On April 15, almost everyone in Boston became a runner. When two bombs exploded at the finish line of the Boston Marathon, many organizers and residents said they wanted the 2014 Boston Marathon to be the biggest and best yet as a sign of hope.
They may yet get that chance, as on Aug. 29, the Boston Athletic Association announced a 9,000-runner increase in field size for the 2014 marathon.
The BAA is capping the field size at 36,000 participants, an increase from the 2013 Boston Marathon’s cap of 27,000 runners, but it does not surpass the record of 38,708 entrants set at the Centennial Boston Marathon in 1996.
Wayne Levy, a guide for RunBoston and member of the BAA, said the 2013 Boston Marathon changed everyone’s outlook on running and what running means to people.
“I absolutely think there will be renewed interest [in the marathon] … everyone I’ve spoken to is excited about running this year,” he said. “That’s why the BAA had to expand the total numbers to an additional 9,000.”
The two April explosions killed three people and wounded more than 260.
Registration for the race will open on Sept. 9 at 10 a.m. for people who have beat their qualifying times by more than 20 minutes for their age group, according to a release from the BAA on Aug. 29.
The remaining participants will register on a rolling admission, with those who qualified by more than 10 minutes on Sept. 11. If spaces remain, they will open on Sept. 12 and Sept. 13 for those who met their qualifying times.
“The BAA is aware of the significantly increased interest in registering for the 2014 Boston Marathon,” said Tom Grilk, executive director of the BAA, in the release. “The rolling admission schedule will provide runners with the fastest qualifying times in their age and gender group the ability to have their entry accepted in an orderly and systematic manner.”
Thousands of runners who did not get a chance to finish the race due to this years Boston marathon bombing have signed up for the 2014 race early in a special registration period for runners who reached the halfway mark and were not able to finish.

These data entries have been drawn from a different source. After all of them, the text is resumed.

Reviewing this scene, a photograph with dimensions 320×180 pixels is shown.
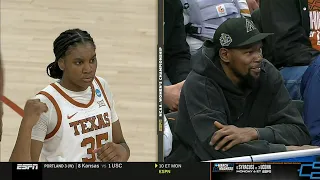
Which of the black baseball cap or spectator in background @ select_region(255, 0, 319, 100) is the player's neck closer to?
the black baseball cap

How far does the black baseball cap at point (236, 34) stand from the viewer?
8.77ft

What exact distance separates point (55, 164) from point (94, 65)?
1.32 ft

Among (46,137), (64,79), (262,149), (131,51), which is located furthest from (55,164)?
(262,149)

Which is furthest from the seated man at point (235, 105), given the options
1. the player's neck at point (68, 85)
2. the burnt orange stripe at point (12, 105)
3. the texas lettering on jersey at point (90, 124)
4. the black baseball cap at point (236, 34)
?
the burnt orange stripe at point (12, 105)

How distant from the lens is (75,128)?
2.61 meters

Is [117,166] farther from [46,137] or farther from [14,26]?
[14,26]

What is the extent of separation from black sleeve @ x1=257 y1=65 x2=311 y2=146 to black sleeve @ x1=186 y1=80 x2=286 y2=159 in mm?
60

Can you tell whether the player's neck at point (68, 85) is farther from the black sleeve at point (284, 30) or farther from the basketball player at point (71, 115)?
the black sleeve at point (284, 30)

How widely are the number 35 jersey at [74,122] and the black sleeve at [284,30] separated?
0.68m

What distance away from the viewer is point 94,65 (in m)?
2.66

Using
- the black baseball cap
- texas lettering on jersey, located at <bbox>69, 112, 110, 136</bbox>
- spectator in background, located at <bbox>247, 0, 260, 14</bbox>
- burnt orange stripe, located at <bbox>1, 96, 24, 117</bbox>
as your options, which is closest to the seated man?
the black baseball cap

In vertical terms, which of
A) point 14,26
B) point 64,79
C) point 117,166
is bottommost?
point 117,166

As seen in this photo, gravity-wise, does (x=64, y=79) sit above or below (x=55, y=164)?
above

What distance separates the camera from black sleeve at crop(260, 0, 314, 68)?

Those 5,624 runners were contacted by the BAA via email and over 4,500 responses were received, according to the release.
Levy said the special registration for runners who did not get a chance to complete the race was the right call.

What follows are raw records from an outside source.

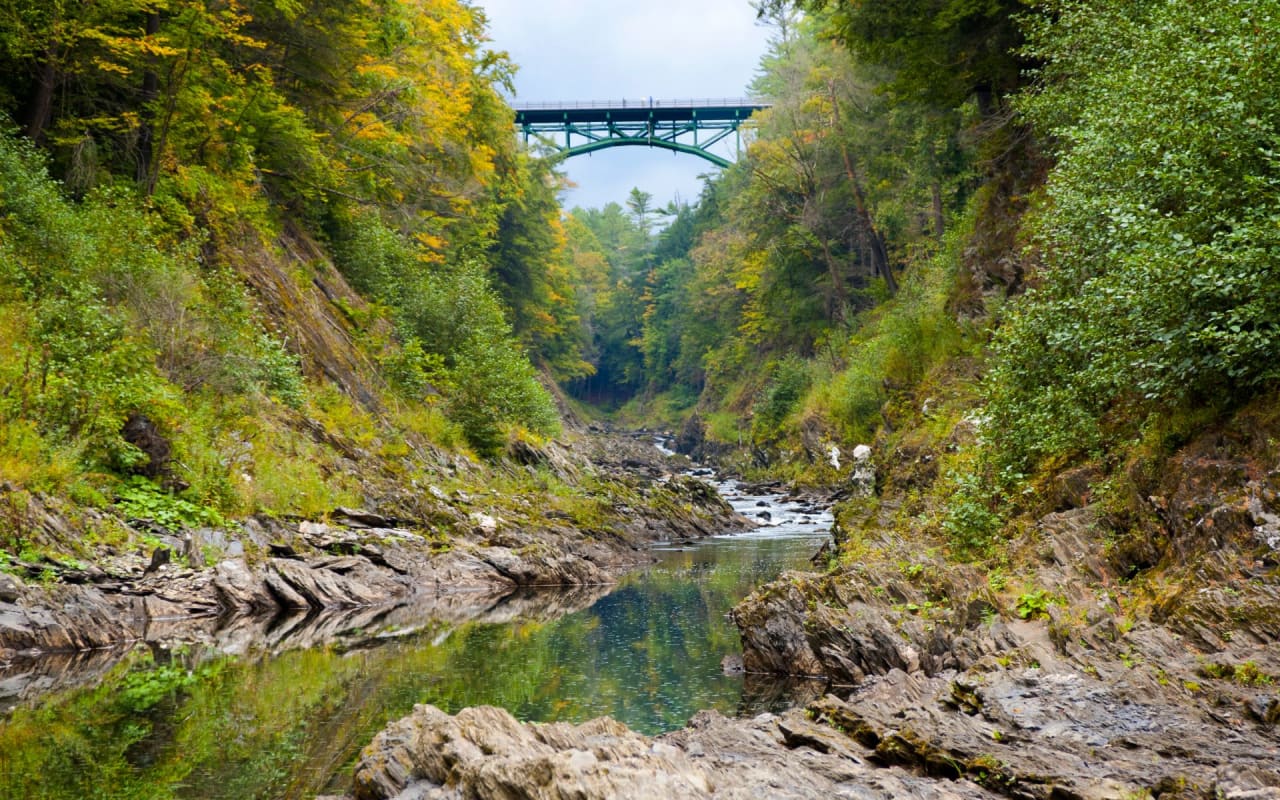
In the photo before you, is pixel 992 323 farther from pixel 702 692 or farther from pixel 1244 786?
pixel 1244 786

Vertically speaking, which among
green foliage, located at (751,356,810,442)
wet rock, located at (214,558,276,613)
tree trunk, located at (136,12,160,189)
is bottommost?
green foliage, located at (751,356,810,442)

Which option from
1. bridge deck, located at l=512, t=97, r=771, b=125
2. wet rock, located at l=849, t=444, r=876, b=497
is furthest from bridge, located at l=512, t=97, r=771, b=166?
wet rock, located at l=849, t=444, r=876, b=497

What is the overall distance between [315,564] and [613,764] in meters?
11.8

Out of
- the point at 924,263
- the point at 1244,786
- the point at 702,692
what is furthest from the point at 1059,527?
the point at 924,263

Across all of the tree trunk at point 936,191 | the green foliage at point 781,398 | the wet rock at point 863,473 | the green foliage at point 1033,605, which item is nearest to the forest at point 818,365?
the green foliage at point 1033,605

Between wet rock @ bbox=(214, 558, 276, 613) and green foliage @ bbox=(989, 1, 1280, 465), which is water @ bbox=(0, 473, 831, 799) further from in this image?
green foliage @ bbox=(989, 1, 1280, 465)

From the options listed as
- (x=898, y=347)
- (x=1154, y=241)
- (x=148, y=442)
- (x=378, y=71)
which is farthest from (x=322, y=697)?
(x=378, y=71)

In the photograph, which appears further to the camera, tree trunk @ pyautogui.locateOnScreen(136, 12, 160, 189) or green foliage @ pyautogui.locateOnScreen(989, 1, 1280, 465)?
tree trunk @ pyautogui.locateOnScreen(136, 12, 160, 189)

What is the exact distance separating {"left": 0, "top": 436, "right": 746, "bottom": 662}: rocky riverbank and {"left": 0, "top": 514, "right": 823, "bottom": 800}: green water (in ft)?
4.09

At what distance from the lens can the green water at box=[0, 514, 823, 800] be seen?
6926mm

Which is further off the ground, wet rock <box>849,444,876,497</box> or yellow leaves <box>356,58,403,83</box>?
yellow leaves <box>356,58,403,83</box>

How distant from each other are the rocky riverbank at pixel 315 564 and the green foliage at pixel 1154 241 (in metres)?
10.1

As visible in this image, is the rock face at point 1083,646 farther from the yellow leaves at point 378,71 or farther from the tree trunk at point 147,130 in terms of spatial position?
the yellow leaves at point 378,71

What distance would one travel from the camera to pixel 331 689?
9.66 metres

“I think it’s great and the right call to allow those individuals to come back and run,” he said. “They were robbed from finishing and worked very hard by physically training and fundraising … this is an opportunity for them to come back and do finish what they started.”
Jennifer Carter-Battaglino, area director of Kilachand Hall who teaches a marathon training class at Boston University, said the 2014 Boston Marathon will be a time for both celebration and for remembrance.
“The marathon is an opportunity for people from around the world to come together and celebrate,” she said. “It is a tradition in Boston for runners as well as spectators and is one of the most popular marathons in the country. I think it is important to many this year because of the events that occurred during last year’s marathon.”
Because of the bombings, public safety officials have worked with the City of Boston to bring the field size up to 36,000 while still focusing on safety at the race, according to the release.
Elliot Lehane, a graduate from Boston University who ran track and cross-country, said the marathon would be the most emotional yet.
“The attack was one of those things that leaves a scar on the event and every single patriots day people will think about … but like a physical scar it will begin to fade as the years go on,” he said. “There’s a lot of pride and measurable willpower that runners have, and that will be felt in this years marathon. People will want to be a part of that.”